# TEXT SEGMENT start

It all started innocently in 2006, when, daydreaming about owning a labradoodle, I did a web search for labradoodle breeders in the area. I live in Southwestern Virginia, a place my daughter calls “the middle of freakin’ nowhere” so by “area” I meant anywhere in West Virginia, North Carolina, and Virginia. To my surprise, I found a place not terribly far from where we live. A few weeks later, at a local vet’s office, I saw a photo of a handsome dog—Labrador-like but with wacky hair. The caption underneath advertised labradoodles and gave a phone number. It was the same place from my web search. Was that meant to be or what?
I called and talked to a very nice lady, whom I’ll call Nancy. Yes, she had labradoodles, and the puppies were sooo cute! I ought to drop by and play with them sometime. Could I come this Saturday?
This was in May or June. Being a writer and prone to flights of imagination, I pictured myself sitting on a bank of green lawn shaded by towering trees as fat curly coated pups climbed onto my lap, and gently licked my fingers. A breeze cooled my face and, well, you get the picture.
“Our next dog should be a labradoodle,” I told Tom, floating the idea. “They don’t shed, and they don’t have as strong an odor as hounds.” Tiyo, our old hound/German shepherd mix, had pretty much been an odor and shed monster since we adopted him from a shelter eleven years before. “No hair to vacuum up!” I added, trying to seal the deal.
I came back to earth with a crash when the woman said she was offering her pups for a bargain. Only $500, due to the poor state of the economy.
Our personal economy, evidently in even a poorer state, had no room in the budget for an extra dog, especially, as the spouse put it, a $500 yuppie dog. Not with poor Tiyo racking up vet bills as his age increased and his joints deteriorated. I thanked her, begged off, and hardly gave it another thought. [Now, in 2018, $500 would be a bargain for any purebred dog, and a steal for labradoodles who often cost more than $2000. This is a sore point for many breeders of purebred dogs, who think all, or at least most, doodle breeders are little more than puppy mills producing “mutts.” More on this later.]
Hardly a thought, but the daydreams continued.

# TEXT SEGMENT end
# DATA ROWS start

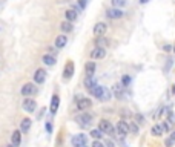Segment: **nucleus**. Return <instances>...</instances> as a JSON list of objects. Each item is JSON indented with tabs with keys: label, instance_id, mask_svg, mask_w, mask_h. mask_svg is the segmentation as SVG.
<instances>
[{
	"label": "nucleus",
	"instance_id": "obj_12",
	"mask_svg": "<svg viewBox=\"0 0 175 147\" xmlns=\"http://www.w3.org/2000/svg\"><path fill=\"white\" fill-rule=\"evenodd\" d=\"M34 92H35V86L32 84V83H26L23 88H22V95H25V97L34 94Z\"/></svg>",
	"mask_w": 175,
	"mask_h": 147
},
{
	"label": "nucleus",
	"instance_id": "obj_2",
	"mask_svg": "<svg viewBox=\"0 0 175 147\" xmlns=\"http://www.w3.org/2000/svg\"><path fill=\"white\" fill-rule=\"evenodd\" d=\"M117 132H118V137H126V135L129 133V123H126V121H118L117 123Z\"/></svg>",
	"mask_w": 175,
	"mask_h": 147
},
{
	"label": "nucleus",
	"instance_id": "obj_35",
	"mask_svg": "<svg viewBox=\"0 0 175 147\" xmlns=\"http://www.w3.org/2000/svg\"><path fill=\"white\" fill-rule=\"evenodd\" d=\"M129 81H131L129 77H123V83H124V84H129Z\"/></svg>",
	"mask_w": 175,
	"mask_h": 147
},
{
	"label": "nucleus",
	"instance_id": "obj_31",
	"mask_svg": "<svg viewBox=\"0 0 175 147\" xmlns=\"http://www.w3.org/2000/svg\"><path fill=\"white\" fill-rule=\"evenodd\" d=\"M135 119H137V123H138V124H144V118H143V115H135Z\"/></svg>",
	"mask_w": 175,
	"mask_h": 147
},
{
	"label": "nucleus",
	"instance_id": "obj_1",
	"mask_svg": "<svg viewBox=\"0 0 175 147\" xmlns=\"http://www.w3.org/2000/svg\"><path fill=\"white\" fill-rule=\"evenodd\" d=\"M98 126H100V129H101L103 133H108V135H111V137H112V135H115V130H114L112 124L109 123V121H106V119H101Z\"/></svg>",
	"mask_w": 175,
	"mask_h": 147
},
{
	"label": "nucleus",
	"instance_id": "obj_5",
	"mask_svg": "<svg viewBox=\"0 0 175 147\" xmlns=\"http://www.w3.org/2000/svg\"><path fill=\"white\" fill-rule=\"evenodd\" d=\"M92 106V101L89 100V98H77V109L78 110H88Z\"/></svg>",
	"mask_w": 175,
	"mask_h": 147
},
{
	"label": "nucleus",
	"instance_id": "obj_27",
	"mask_svg": "<svg viewBox=\"0 0 175 147\" xmlns=\"http://www.w3.org/2000/svg\"><path fill=\"white\" fill-rule=\"evenodd\" d=\"M100 100H101V101H108V100H111V90L105 88V90H103V95H101Z\"/></svg>",
	"mask_w": 175,
	"mask_h": 147
},
{
	"label": "nucleus",
	"instance_id": "obj_20",
	"mask_svg": "<svg viewBox=\"0 0 175 147\" xmlns=\"http://www.w3.org/2000/svg\"><path fill=\"white\" fill-rule=\"evenodd\" d=\"M43 63L48 64V66H54L56 64V57L54 55H49V54H46V55H43Z\"/></svg>",
	"mask_w": 175,
	"mask_h": 147
},
{
	"label": "nucleus",
	"instance_id": "obj_16",
	"mask_svg": "<svg viewBox=\"0 0 175 147\" xmlns=\"http://www.w3.org/2000/svg\"><path fill=\"white\" fill-rule=\"evenodd\" d=\"M151 132H152V135H154V137H161V135L165 133V129H163V124H161V123L155 124V126L151 129Z\"/></svg>",
	"mask_w": 175,
	"mask_h": 147
},
{
	"label": "nucleus",
	"instance_id": "obj_18",
	"mask_svg": "<svg viewBox=\"0 0 175 147\" xmlns=\"http://www.w3.org/2000/svg\"><path fill=\"white\" fill-rule=\"evenodd\" d=\"M66 41H68V37L66 35H58L57 39H56V48L57 49H62V48H65V45H66Z\"/></svg>",
	"mask_w": 175,
	"mask_h": 147
},
{
	"label": "nucleus",
	"instance_id": "obj_29",
	"mask_svg": "<svg viewBox=\"0 0 175 147\" xmlns=\"http://www.w3.org/2000/svg\"><path fill=\"white\" fill-rule=\"evenodd\" d=\"M112 5H114V8H122L126 5V0H111Z\"/></svg>",
	"mask_w": 175,
	"mask_h": 147
},
{
	"label": "nucleus",
	"instance_id": "obj_37",
	"mask_svg": "<svg viewBox=\"0 0 175 147\" xmlns=\"http://www.w3.org/2000/svg\"><path fill=\"white\" fill-rule=\"evenodd\" d=\"M46 129H48V132H52V126L49 123H46Z\"/></svg>",
	"mask_w": 175,
	"mask_h": 147
},
{
	"label": "nucleus",
	"instance_id": "obj_11",
	"mask_svg": "<svg viewBox=\"0 0 175 147\" xmlns=\"http://www.w3.org/2000/svg\"><path fill=\"white\" fill-rule=\"evenodd\" d=\"M46 78V72H45V69H37L35 70V74H34V81L37 84H42L43 81H45Z\"/></svg>",
	"mask_w": 175,
	"mask_h": 147
},
{
	"label": "nucleus",
	"instance_id": "obj_15",
	"mask_svg": "<svg viewBox=\"0 0 175 147\" xmlns=\"http://www.w3.org/2000/svg\"><path fill=\"white\" fill-rule=\"evenodd\" d=\"M103 90H105V88H103V86H98V84H95L92 89H89V92H91V94L94 95L95 98H98V100L101 98V95H103Z\"/></svg>",
	"mask_w": 175,
	"mask_h": 147
},
{
	"label": "nucleus",
	"instance_id": "obj_8",
	"mask_svg": "<svg viewBox=\"0 0 175 147\" xmlns=\"http://www.w3.org/2000/svg\"><path fill=\"white\" fill-rule=\"evenodd\" d=\"M86 141H88V137L83 133H80V135H75V137L71 139V143H72L74 147H78V146H85Z\"/></svg>",
	"mask_w": 175,
	"mask_h": 147
},
{
	"label": "nucleus",
	"instance_id": "obj_24",
	"mask_svg": "<svg viewBox=\"0 0 175 147\" xmlns=\"http://www.w3.org/2000/svg\"><path fill=\"white\" fill-rule=\"evenodd\" d=\"M101 133H103V132H101V129H100V127H98V129H92V130H91V137L94 138V139H100V138H101Z\"/></svg>",
	"mask_w": 175,
	"mask_h": 147
},
{
	"label": "nucleus",
	"instance_id": "obj_34",
	"mask_svg": "<svg viewBox=\"0 0 175 147\" xmlns=\"http://www.w3.org/2000/svg\"><path fill=\"white\" fill-rule=\"evenodd\" d=\"M78 5H80V8H85L86 6V0H78Z\"/></svg>",
	"mask_w": 175,
	"mask_h": 147
},
{
	"label": "nucleus",
	"instance_id": "obj_7",
	"mask_svg": "<svg viewBox=\"0 0 175 147\" xmlns=\"http://www.w3.org/2000/svg\"><path fill=\"white\" fill-rule=\"evenodd\" d=\"M123 14H124V12H123L120 8H111V9L106 11V15H108L109 19H114V20H115V19H122Z\"/></svg>",
	"mask_w": 175,
	"mask_h": 147
},
{
	"label": "nucleus",
	"instance_id": "obj_3",
	"mask_svg": "<svg viewBox=\"0 0 175 147\" xmlns=\"http://www.w3.org/2000/svg\"><path fill=\"white\" fill-rule=\"evenodd\" d=\"M105 55H106V49H105V48L95 46V48L91 51V58H92V60H100V58H105Z\"/></svg>",
	"mask_w": 175,
	"mask_h": 147
},
{
	"label": "nucleus",
	"instance_id": "obj_39",
	"mask_svg": "<svg viewBox=\"0 0 175 147\" xmlns=\"http://www.w3.org/2000/svg\"><path fill=\"white\" fill-rule=\"evenodd\" d=\"M78 147H86V144H85V146H78Z\"/></svg>",
	"mask_w": 175,
	"mask_h": 147
},
{
	"label": "nucleus",
	"instance_id": "obj_23",
	"mask_svg": "<svg viewBox=\"0 0 175 147\" xmlns=\"http://www.w3.org/2000/svg\"><path fill=\"white\" fill-rule=\"evenodd\" d=\"M166 147H172L175 144V132H171V135H169V138L165 141Z\"/></svg>",
	"mask_w": 175,
	"mask_h": 147
},
{
	"label": "nucleus",
	"instance_id": "obj_4",
	"mask_svg": "<svg viewBox=\"0 0 175 147\" xmlns=\"http://www.w3.org/2000/svg\"><path fill=\"white\" fill-rule=\"evenodd\" d=\"M75 123H78L80 126H89L92 123V117L88 115V113H80V115L75 117Z\"/></svg>",
	"mask_w": 175,
	"mask_h": 147
},
{
	"label": "nucleus",
	"instance_id": "obj_38",
	"mask_svg": "<svg viewBox=\"0 0 175 147\" xmlns=\"http://www.w3.org/2000/svg\"><path fill=\"white\" fill-rule=\"evenodd\" d=\"M147 2H149V0H140V3H141V5H144V3H147Z\"/></svg>",
	"mask_w": 175,
	"mask_h": 147
},
{
	"label": "nucleus",
	"instance_id": "obj_21",
	"mask_svg": "<svg viewBox=\"0 0 175 147\" xmlns=\"http://www.w3.org/2000/svg\"><path fill=\"white\" fill-rule=\"evenodd\" d=\"M65 15H66V20L74 21L75 19H77V11H75L74 8H71V9H68L66 12H65Z\"/></svg>",
	"mask_w": 175,
	"mask_h": 147
},
{
	"label": "nucleus",
	"instance_id": "obj_17",
	"mask_svg": "<svg viewBox=\"0 0 175 147\" xmlns=\"http://www.w3.org/2000/svg\"><path fill=\"white\" fill-rule=\"evenodd\" d=\"M85 69H86V75H88V77H92V75L95 74V69H97L95 61H89V63H86Z\"/></svg>",
	"mask_w": 175,
	"mask_h": 147
},
{
	"label": "nucleus",
	"instance_id": "obj_9",
	"mask_svg": "<svg viewBox=\"0 0 175 147\" xmlns=\"http://www.w3.org/2000/svg\"><path fill=\"white\" fill-rule=\"evenodd\" d=\"M72 75H74V63L72 61H68L66 64H65V69H63V78L65 80H69Z\"/></svg>",
	"mask_w": 175,
	"mask_h": 147
},
{
	"label": "nucleus",
	"instance_id": "obj_10",
	"mask_svg": "<svg viewBox=\"0 0 175 147\" xmlns=\"http://www.w3.org/2000/svg\"><path fill=\"white\" fill-rule=\"evenodd\" d=\"M108 29V25L106 23H103V21H100V23H97L94 26V34L97 37H101V35H105V32Z\"/></svg>",
	"mask_w": 175,
	"mask_h": 147
},
{
	"label": "nucleus",
	"instance_id": "obj_6",
	"mask_svg": "<svg viewBox=\"0 0 175 147\" xmlns=\"http://www.w3.org/2000/svg\"><path fill=\"white\" fill-rule=\"evenodd\" d=\"M23 109L26 112H34L35 109H37V103L34 98H25V101H23Z\"/></svg>",
	"mask_w": 175,
	"mask_h": 147
},
{
	"label": "nucleus",
	"instance_id": "obj_25",
	"mask_svg": "<svg viewBox=\"0 0 175 147\" xmlns=\"http://www.w3.org/2000/svg\"><path fill=\"white\" fill-rule=\"evenodd\" d=\"M95 84H97V83H95V80L92 78V77H88V78L85 80V86H86L88 89H92Z\"/></svg>",
	"mask_w": 175,
	"mask_h": 147
},
{
	"label": "nucleus",
	"instance_id": "obj_32",
	"mask_svg": "<svg viewBox=\"0 0 175 147\" xmlns=\"http://www.w3.org/2000/svg\"><path fill=\"white\" fill-rule=\"evenodd\" d=\"M92 147H106V146H103L98 139H94V143H92Z\"/></svg>",
	"mask_w": 175,
	"mask_h": 147
},
{
	"label": "nucleus",
	"instance_id": "obj_19",
	"mask_svg": "<svg viewBox=\"0 0 175 147\" xmlns=\"http://www.w3.org/2000/svg\"><path fill=\"white\" fill-rule=\"evenodd\" d=\"M29 127H31V119H29V118H23V119H22V123H20V130H22V133L28 132Z\"/></svg>",
	"mask_w": 175,
	"mask_h": 147
},
{
	"label": "nucleus",
	"instance_id": "obj_22",
	"mask_svg": "<svg viewBox=\"0 0 175 147\" xmlns=\"http://www.w3.org/2000/svg\"><path fill=\"white\" fill-rule=\"evenodd\" d=\"M60 28H62L63 32H71V31H72V21H69V20L63 21V23L60 25Z\"/></svg>",
	"mask_w": 175,
	"mask_h": 147
},
{
	"label": "nucleus",
	"instance_id": "obj_33",
	"mask_svg": "<svg viewBox=\"0 0 175 147\" xmlns=\"http://www.w3.org/2000/svg\"><path fill=\"white\" fill-rule=\"evenodd\" d=\"M172 49H174V48H172L171 45H165V46H163V51H165V52H171Z\"/></svg>",
	"mask_w": 175,
	"mask_h": 147
},
{
	"label": "nucleus",
	"instance_id": "obj_26",
	"mask_svg": "<svg viewBox=\"0 0 175 147\" xmlns=\"http://www.w3.org/2000/svg\"><path fill=\"white\" fill-rule=\"evenodd\" d=\"M95 45H97V46H100V48H106V46H108V40H106V39H103V35H101V37H98V39H97Z\"/></svg>",
	"mask_w": 175,
	"mask_h": 147
},
{
	"label": "nucleus",
	"instance_id": "obj_14",
	"mask_svg": "<svg viewBox=\"0 0 175 147\" xmlns=\"http://www.w3.org/2000/svg\"><path fill=\"white\" fill-rule=\"evenodd\" d=\"M11 141H12V146L14 147H19L20 143H22V130H15L11 137Z\"/></svg>",
	"mask_w": 175,
	"mask_h": 147
},
{
	"label": "nucleus",
	"instance_id": "obj_13",
	"mask_svg": "<svg viewBox=\"0 0 175 147\" xmlns=\"http://www.w3.org/2000/svg\"><path fill=\"white\" fill-rule=\"evenodd\" d=\"M58 106H60V98H58V95H52V98H51V113H56L57 110H58Z\"/></svg>",
	"mask_w": 175,
	"mask_h": 147
},
{
	"label": "nucleus",
	"instance_id": "obj_28",
	"mask_svg": "<svg viewBox=\"0 0 175 147\" xmlns=\"http://www.w3.org/2000/svg\"><path fill=\"white\" fill-rule=\"evenodd\" d=\"M129 132H132L134 135L138 133V126H137L135 121H131V123H129Z\"/></svg>",
	"mask_w": 175,
	"mask_h": 147
},
{
	"label": "nucleus",
	"instance_id": "obj_40",
	"mask_svg": "<svg viewBox=\"0 0 175 147\" xmlns=\"http://www.w3.org/2000/svg\"><path fill=\"white\" fill-rule=\"evenodd\" d=\"M174 52H175V46H174Z\"/></svg>",
	"mask_w": 175,
	"mask_h": 147
},
{
	"label": "nucleus",
	"instance_id": "obj_30",
	"mask_svg": "<svg viewBox=\"0 0 175 147\" xmlns=\"http://www.w3.org/2000/svg\"><path fill=\"white\" fill-rule=\"evenodd\" d=\"M114 90H115V94H117V97H118V98L123 95V88H122L120 84H115V88H114Z\"/></svg>",
	"mask_w": 175,
	"mask_h": 147
},
{
	"label": "nucleus",
	"instance_id": "obj_36",
	"mask_svg": "<svg viewBox=\"0 0 175 147\" xmlns=\"http://www.w3.org/2000/svg\"><path fill=\"white\" fill-rule=\"evenodd\" d=\"M106 147H114V143H112L111 139H109V141H106Z\"/></svg>",
	"mask_w": 175,
	"mask_h": 147
}]
</instances>
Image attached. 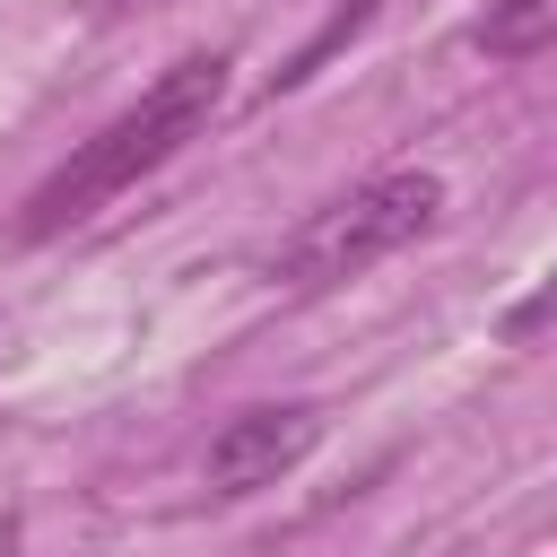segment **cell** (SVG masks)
I'll return each mask as SVG.
<instances>
[{
    "label": "cell",
    "mask_w": 557,
    "mask_h": 557,
    "mask_svg": "<svg viewBox=\"0 0 557 557\" xmlns=\"http://www.w3.org/2000/svg\"><path fill=\"white\" fill-rule=\"evenodd\" d=\"M313 444H322V409L313 400H252L209 435L200 479H209V496H261V487L296 479L313 461Z\"/></svg>",
    "instance_id": "3957f363"
},
{
    "label": "cell",
    "mask_w": 557,
    "mask_h": 557,
    "mask_svg": "<svg viewBox=\"0 0 557 557\" xmlns=\"http://www.w3.org/2000/svg\"><path fill=\"white\" fill-rule=\"evenodd\" d=\"M0 557H17V513H0Z\"/></svg>",
    "instance_id": "8992f818"
},
{
    "label": "cell",
    "mask_w": 557,
    "mask_h": 557,
    "mask_svg": "<svg viewBox=\"0 0 557 557\" xmlns=\"http://www.w3.org/2000/svg\"><path fill=\"white\" fill-rule=\"evenodd\" d=\"M226 52H183L174 70H157L148 87H139V104H122L96 139H78L35 191H26V218H17V235L26 244H52V235H70V226H87L96 209H113L122 191H139L157 165H174L200 131H209V113L226 104Z\"/></svg>",
    "instance_id": "6da1fadb"
},
{
    "label": "cell",
    "mask_w": 557,
    "mask_h": 557,
    "mask_svg": "<svg viewBox=\"0 0 557 557\" xmlns=\"http://www.w3.org/2000/svg\"><path fill=\"white\" fill-rule=\"evenodd\" d=\"M548 322H557V261H548V278L505 313V339H531V331H548Z\"/></svg>",
    "instance_id": "5b68a950"
},
{
    "label": "cell",
    "mask_w": 557,
    "mask_h": 557,
    "mask_svg": "<svg viewBox=\"0 0 557 557\" xmlns=\"http://www.w3.org/2000/svg\"><path fill=\"white\" fill-rule=\"evenodd\" d=\"M435 218H444V174H435V165L366 174V183H348L339 200L305 209V226L270 252V278H278V287H296V296L348 287V278H366L374 261H392L400 244H418Z\"/></svg>",
    "instance_id": "7a4b0ae2"
},
{
    "label": "cell",
    "mask_w": 557,
    "mask_h": 557,
    "mask_svg": "<svg viewBox=\"0 0 557 557\" xmlns=\"http://www.w3.org/2000/svg\"><path fill=\"white\" fill-rule=\"evenodd\" d=\"M470 44L487 61H531V52L557 44V0H487L470 17Z\"/></svg>",
    "instance_id": "277c9868"
},
{
    "label": "cell",
    "mask_w": 557,
    "mask_h": 557,
    "mask_svg": "<svg viewBox=\"0 0 557 557\" xmlns=\"http://www.w3.org/2000/svg\"><path fill=\"white\" fill-rule=\"evenodd\" d=\"M87 9H96V17H113V9H139V0H87Z\"/></svg>",
    "instance_id": "52a82bcc"
}]
</instances>
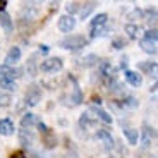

# DATA ROWS end

• **TASKS FOR THIS EXERCISE**:
**A)** In the essay about wanting a labradoodle, render this sentence in Spanish: "I called and talked to a very nice lady, whom I'll call Nancy."
**B)** Carry on the essay about wanting a labradoodle from the point where it stops.
The records were drawn from a separate source.

• **TASK-BY-TASK ANSWERS**:
**A)** Llamé y hablé con una señora muy amable, a quien llamaré Nancy.

**B)**
A year and a half later, as it became clear that Tiyo wouldn’t be with us much longer and we were already beginning to grieve in advance—because Tiyo, odor and shed-monster that he was, had been a loving and loyal companion—I went back to the website. This time I noticed the dates on the photos of puppies for sale were still from 2006. I emailed Nancy again asking if she still had labradoodles and, if so, how much did they cost?
She answered, “Due to the economy, we can’t sell our babies. So we are giving them away. They need homes more than we need money and they are costing us a lot to feed them.”
Can I honestly say I didn’t read a thin line of desperation hiding underneath her words? If so, I was too excited to think about it. We made arrangements to see the puppies on the weekend.
Now, as my husband and I stand by the barn, waiting for her son to bring the rest of the puppies up from the deer carcass down by the creek, that line of desperation is thick and visible. Three poodle-like female dogs, teats drooping, watch us from a distance, their eyes suspicious, and their heads low. Not one comes up to be petted. They look like sheep who have been in a bizarre shearing accident. Matted hair hangs in wool-like clumps over scraggly coats.
“Those are the mothers,” Nancy says, following my gaze. She shakes her head. “It’s just impossible to keep their coats good when they’re nursing. No amount of grooming can keep up with it.”
It’s hard to believe any amount of grooming has touched those coats in some time. “And they’re all labradoodles?” I ask. In her email, Nancy had said the pups were F2 labradoodles, which would mean they’d have labradoodle parents.
“Maggie over there is a standard poodle. The other two are labradoodles,” she says. I study Maggie, trying to see more poodle in her than in the other two, but to my eyes they all look pretty much alike.
Her son returns carrying two puppies. When he sets them down, they show no interest whatsoever in us, busy hopping around the bag of Ol’ Roy or piling up against the other pups who are napping. I begin to worry that they haven’t been properly socialized.
“How old are they?” I ask.
She tells us they are about eleven weeks old.
My fears about improper socialization intensify.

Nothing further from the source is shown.